GC cells-derived exosomal miR-23a promotes in vitro angiogenesis. HGC-27 cells were transfected with miR-23a mimic or inhibitor and their derived exosomes were co-cultured with HUVECs. (A) RT-qPCR determination of miR-23a expression. (B) Representative images of the tube formation in HUVECs (×100). (C–E) The tube length, number of loops and nodes of HUVECs. (F,G) Western blot analysis of VEGF and TSP-1 proteins. (H,I) Representative images of EdU-positive cells and proliferation rate of HUVECs (×200). *p < 0.05 vs. HUVECs co-cultured with exosomes derived from NC-mimic-transfected HGC-27 cells. ^#p < 0.05 vs. HUVECs co-cultured with exosomes derived from NC inhibitor-transfected HGC-27 cells. Measurement data were expressed as mean ± standard deviation. If the data were in compliance with normal distribution and homogeneity, comparisons between two groups were conducted using unpaired t-test. The experiment was repeated three times independently.

Figure 5

miR-23a targets PTEN and negatively regulated its expression. (A) Intersection of predicted target genes of miR-23a based on the results of four databases, where the middle part represents the intersection. (B) Correlation analysis of the known genes related to GC with target genes of miR-23a.
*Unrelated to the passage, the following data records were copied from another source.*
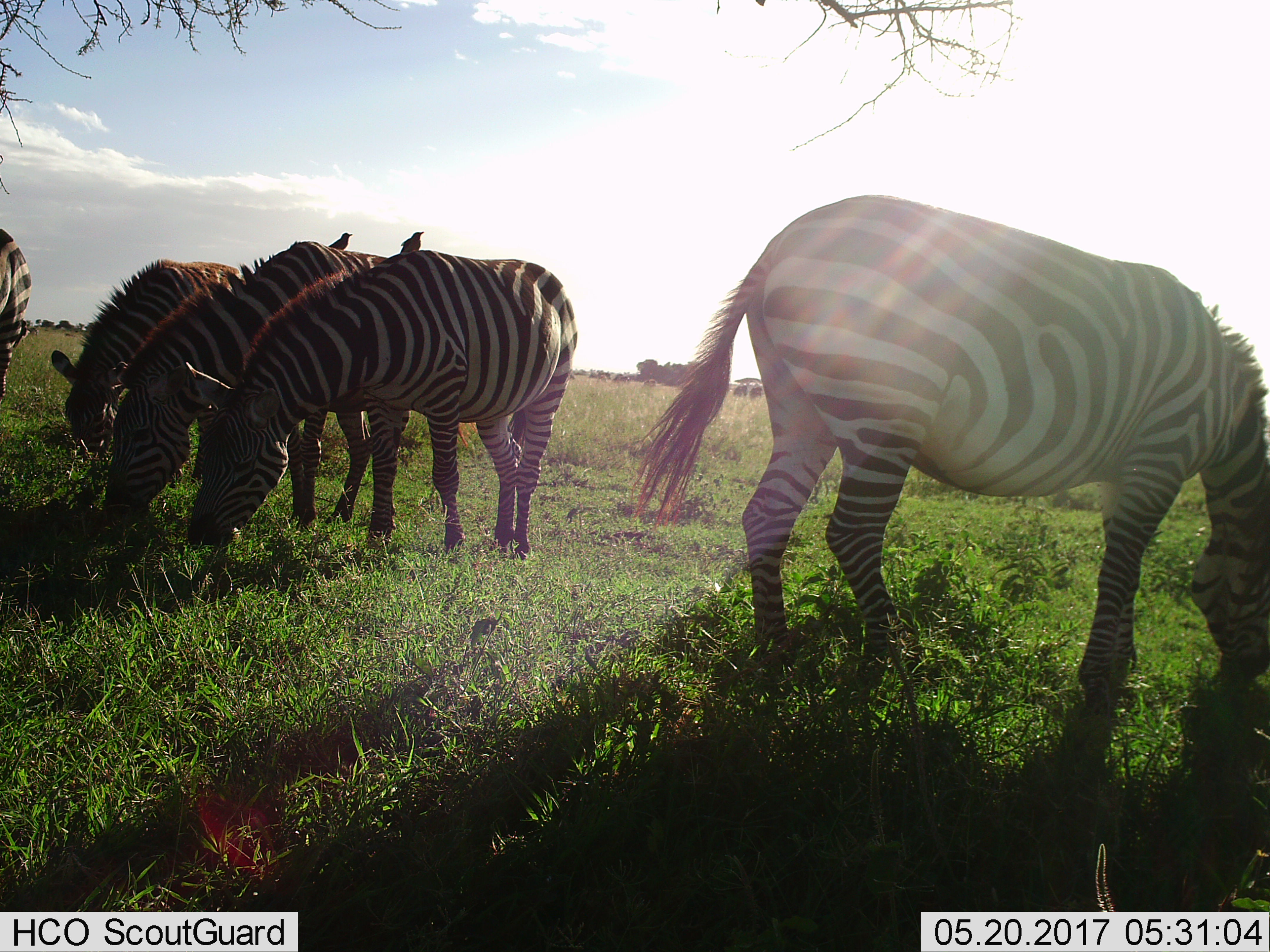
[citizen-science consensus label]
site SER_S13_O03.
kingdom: Animalia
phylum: Chordata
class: Mammalia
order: Perissodactyla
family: Equidae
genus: Equus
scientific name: Equus quagga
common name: plains zebra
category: zebraplains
Zebraplains (plains zebra) (Equus quagga), count 5. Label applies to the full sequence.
Each small circle in the figure represents a gene, and the line between the circles indicates the interaction between two genes. (C) The predicted binding sites of miR-23a on the PTEN by TargetScan website. (D) The binding relationship between miR-23a and PTEN confirmed by dual-luciferase reporter gene assay. (E) PTEN expression in GC tissues and adjacent normal tissues detected by RT-qPCR. (F) Correlation between miR-23a and PTEN expression analyzed by Pearson. *p < 0.05 vs. cells transfected with NC-mimic. Measurement data were expressed as mean ± standard deviation. If the data were in compliance with normal distribution and homogeneity, comparisons between two groups were conducted using unpaired t-test. The experiment was repeated three times independently.

Figure 6

GC cell-derived exosomal miR-23a accelerates angiogenesis through inhibition of PTEN expression. (A) Determination of PTEN mRNA expression by RT-qPCR. (B,C) Western blot analysis of PTEN, PIP3, phosphorylated Akt and Akt proteins. (D) Representative images of the tube formation in HUVECs (×100). (E–G) The tube length, number of loops and nodes in HUVECs. (H,I) Western blot analysis of VEGF and TSP-1 proteins in HUVECs. (J,K) The proliferation of HUVECs assessed by EdU assay (×200). *p < 0.05 vs. HUVECs co-cultured with exosomes derived from miR-23a-mimic and oe-NC-transfected HGC-27 cells. Measurement data were expressed as mean ± standard deviation. If the data were in compliance with normal distribution and homogeneity, comparisons between two groups were conducted using unpaired t-test. The experiment was repeated three times independently.